提供された抜粋
------------

また、ステップ230で検出温度が第1過熱検出閾値Aを超えると判定されると、ステップ250に進む。ステップ250では、検出温度が第2過熱検出閾値Bを超えるか否かが判定される。検出温度が第2過熱検出閾値Bを超えないと判定されるとステップ230に戻る。そして、検出温度が第1過熱検出閾値Aを超え、第2過熱検出閾値Bを下回る間は、ステップ230とステップ250とを繰り返すことになる。
一方、ステップ250で検出温度が第2過熱検出閾値Bを超えると判定されると、ステップ260に進む。
ステップ260では、ハード過熱検出制御が行われる。これは、モータ10自体の動作を強制的に停止する制御である。したがって、ウィンドウ50が開く方向または閉まる方向のいずれに動いていたとしても、モータ10の動作が停止される。この後、ステップ240に進み、検出温度が動作復帰閾値Cを超えるか否かが判定される。

------------

与えられた情報
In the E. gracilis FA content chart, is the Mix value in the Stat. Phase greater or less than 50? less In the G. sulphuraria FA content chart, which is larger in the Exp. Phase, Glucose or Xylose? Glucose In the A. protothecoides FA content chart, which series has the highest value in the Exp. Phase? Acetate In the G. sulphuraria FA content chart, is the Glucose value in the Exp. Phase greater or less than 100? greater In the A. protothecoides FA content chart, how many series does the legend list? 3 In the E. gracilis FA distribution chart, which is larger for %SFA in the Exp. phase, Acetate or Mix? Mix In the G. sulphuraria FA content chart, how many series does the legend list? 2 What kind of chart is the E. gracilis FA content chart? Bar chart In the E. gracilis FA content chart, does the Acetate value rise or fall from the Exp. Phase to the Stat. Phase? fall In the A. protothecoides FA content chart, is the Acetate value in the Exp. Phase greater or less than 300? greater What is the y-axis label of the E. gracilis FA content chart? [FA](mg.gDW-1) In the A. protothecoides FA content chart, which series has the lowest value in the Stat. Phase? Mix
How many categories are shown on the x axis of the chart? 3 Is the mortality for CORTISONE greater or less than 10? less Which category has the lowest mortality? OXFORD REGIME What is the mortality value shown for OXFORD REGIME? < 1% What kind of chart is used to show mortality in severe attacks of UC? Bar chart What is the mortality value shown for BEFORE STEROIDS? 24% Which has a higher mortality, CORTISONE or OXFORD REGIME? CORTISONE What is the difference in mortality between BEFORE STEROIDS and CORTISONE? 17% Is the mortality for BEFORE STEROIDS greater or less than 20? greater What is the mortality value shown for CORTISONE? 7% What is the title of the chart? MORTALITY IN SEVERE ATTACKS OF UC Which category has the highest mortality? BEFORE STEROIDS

------------

やること
1. 抜粋のうち「ステップ260では」で始まる段落を、主な事実を残したまま箇条書きに書き直してください。
2. 抜粋に書かれている事実をもとに、次の問いに答えてください。
(a) ステップ250では何が判定されるか。
(b) ハード過熱検出制御が行われるのはどのステップか。
(c) ステップ240では何が判定されるか。
3. モータの過熱検出制御を説明した抜粋の最後の文の後を引き継いで、続きを書いてください。
一覧は別の出典から取ったものです。

演習の結果
1.
- ステップ260でハード過熱検出制御を行う。
- この制御は、モータ10自体の動作を強制的に止めるものである。
- ウィンドウ50が開く方向と閉まる方向のどちらに動いていても、モータ10の動作は止まる。
- その後ステップ240に進み、検出温度が動作復帰閾値Cを超えるかどうかを判定する。

2.
(a) 検出温度が第2過熱検出閾値Bを超えるか否か。
(b) ステップ260。
(c) 検出温度が動作復帰閾値Cを超えるか否か。

3.
以上説明したように、本実施形態では、ハードウェアとソフトウェアの各過熱検出信号をマイコン40で統括し、第1過熱検出閾値Aをユーザの使用環境に適した値に随時更新している。そして、検出温度が第1過熱検出閾値Aを超えた場合はソフト過熱検出制御(ステップ220)を行い、検出温度が第1過熱検出閾値Aを超え、かつ、第2過熱検出閾値Bを超えた場合はハード過熱検出制御(ステップ260)を行うことが特徴となっている。
このように、モータ10の動作を強制的に停止させる第2過熱検出閾値Bよりも低い第1過熱検出閾値Aをマイコン40に設定しているので、第2過熱検出閾値Bに対して半導体スイッチング素子21〜24の発熱分だけ余裕度を持たせることができる。すなわち、第2過熱検出閾値Bから第1過熱検出閾値Aを差し引いた分だけ半導体スイッチング素子21〜24の発熱を許容することができる。これについて、図6を参照して説明する。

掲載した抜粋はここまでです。